Best base policy to use

Best base policy to use

[Jeremiah Jahn]

[-- Attachment #1: Type: text/plain, Size: 832 bytes --]

So I'm in the process of Upgrading my servers from RHEL5 to RHEL6. On my
RHEL5 system I had to build the reference policy from scratch in order to
prevent users from being able to  transition to init_t through initrc_t.
Basically, I want systems that have to be rebooted in order to restart
certain services, like auditd, or at least be able to split those duties
into different roles. One role can edit a file or install something, but a
different role must restart it. Because life the universe and everything
goes through initrc_t, just about anything on the system running as root can
mess with services. I'd like to highly limit things, and haven't  really
looked at any new developments in selinux for about 4 years. What's the best
way/place to start removing domain transitions and requiring additional
roles.

thanks,
-jj-

[-- Attachment #2: Type: text/html, Size: 865 bytes --]

Re: Best base policy to use

[Dominick Grift]

[-- Attachment #1: Type: text/plain, Size: 1729 bytes --]



On Tue, 2011-07-05 at 17:11 -0500, Jeremiah Jahn wrote:
> So I'm in the process of Upgrading my servers from RHEL5 to RHEL6. On my
> RHEL5 system I had to build the reference policy from scratch in order to
> prevent users from being able to  transition to init_t through initrc_t.
> Basically, I want systems that have to be rebooted in order to restart
> certain services, like auditd, or at least be able to split those duties
> into different roles. One role can edit a file or install something, but a
> different role must restart it. Because life the universe and everything
> goes through initrc_t, just about anything on the system running as root can
> mess with services. I'd like to highly limit things, and haven't  really
> looked at any new developments in selinux for about 4 years. What's the best
> way/place to start removing domain transitions and requiring additional
> roles.

Main difference between el5 and el6 policy is that el6 policy is a
hybrid policy of the old targeted and strict policy. (strict policy was
merged into targeted policy)

You  can now tune your policy to make it behave like the old strict
policy by removing or disabling the unconfined and unconfineduser
modules.

In Redhat policy only unconfined_t can transition directly to initrc.
Sysadm_t needs to use run_init to transition to initrc_t in the system_r
role.

el6 policy allows you to easily create new roles.

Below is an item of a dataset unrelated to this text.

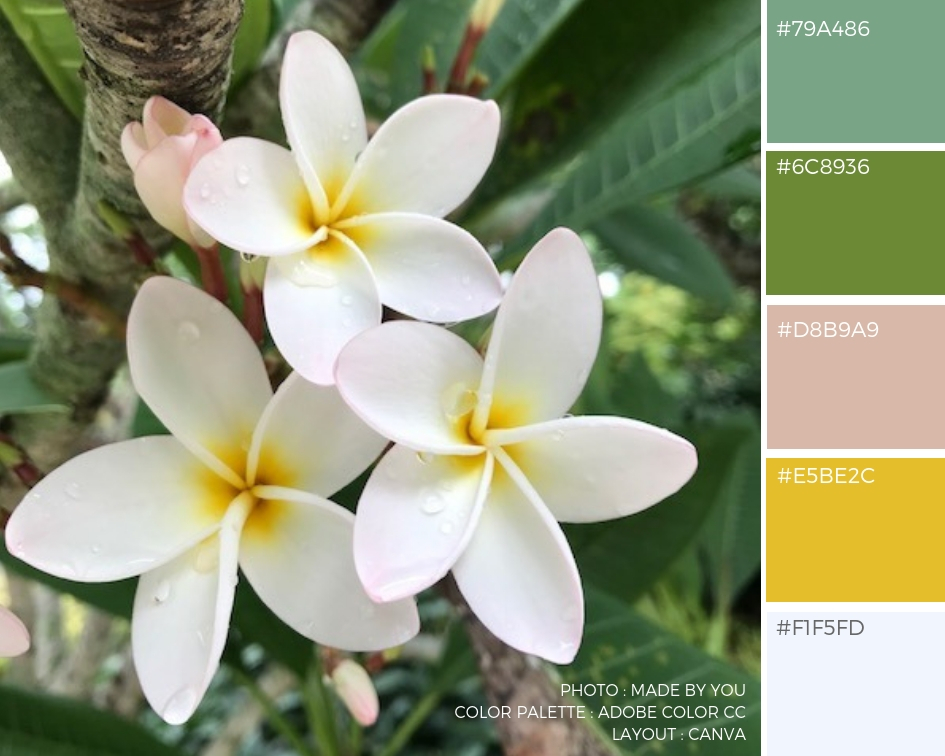 Color Palette Flower Edition Made By You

So what you could do in my view is, disable or remove both unconfined
and unconfineduser modules and then create your own roles, selinux user
identities and logins.

In that regard el6 policy has pretty much the same properties as current
reference policy.

> thanks,
> -jj-

[-- Attachment #2: This is a digitally signed message part --]
[-- Type: application/pgp-signature, Size: 198 bytes --]

Re: Best base policy to use

[Jeremiah Jahn]

[-- Attachment #1: Type: text/plain, Size: 2759 bytes --]

Thanks, this approach sounds pretty good to me.  On my last systems I used
an audit_admin and sec_admin, in addition to a number of other roles. I
looked VERY briefly at the mls policy, but I think it might be a little too
much for what I want, which is basically requiring 3 different roles to
manage a machine, and 3 additional roles to manage/use certain services.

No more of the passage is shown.